The class of 1937 dedicated their yearbook to Charles Candler with the following comments: "To Charles Candler, or teacher and advisor, we dedicate this Orian.
"Charles Candler has been of signal service to Marietta High School. This is his seventh successful year in is capacity as chief faculty advisor to the Orian.
"He received the degree of A.B. from Bluffton College and took postgraduate work at Miami University. His experience in the education field includes twenty-seven years of teaching. Until 1930 he was principal of St. Marys, Ohio, High School.
"His is a student of astronomy and a collector of coins." (During my time at MHS, Candler taught mathematics.)
Joe Markley was president of the senior class, but unfortunately, although I have two copies of the 1937 year book, the names of the remaining officers were not printed.
The editor-in-chief of the Orian in 1937 was John Skipton, and following this information Sallie White and Neil Schultz were listed as associate editors; Bob Mullenix (father was assistant principal) was advertising manager; Patsy Gray and Waldo Siegfried ( Siegfried's father taught English at MHS) were assistant advertising managers; Ruth McKinney (father owned the Marietta Times) business manager; Helen Gramlich, assistant business manager; Edna Zimmer, photo editor; Jeanne Leonhart and Alida Hall, organizations; Joe Markley and William Rose, sports; Paul Haddad, Fannie Lincicome and Jean White, snapshots; Rachel Hammet, senior class; Dorothy King, classes; Kenneth Mathers, faculty; Phyllis Wood, Harriet Ann June, and Mary Jo McGrew, features; John Withum, music; Jean Anderson, alumni; Vera Mae Burchett and Hayward Canary, art editors; Wilma Willison, Lelila Thrasher, Richard Porter and Carl Young, typists.

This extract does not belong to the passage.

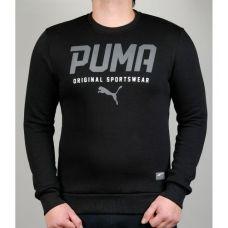 Зимняя Кофта Puma 0842-3 - С гарантией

Faculty advisers were Charles Candler, director; business and features, Kathryn Torner; literary, Beatrice Kremer; typing;, Ethelwyn Baughman; art, Florence Hennis.
The Music Department was under the following: "George Siegler has been at Marietta High School for 17 years. This long period of service deserves recognition; it comprises half of his entire teaching career.
"Miss Minoma Benson is completing her second year as director of vocal music in the high school. Under her direction the glee clubs have presented excellent musical programs, among which was the Christmas assembly program. The opera, 'The Pied Piper,' was presented under her direction.
"Mr. Whetstone inaugurated a special course in Theory and Harmony of Music. The class began with an enrollment of 14, and it is probable that this will be made an academic course in the future."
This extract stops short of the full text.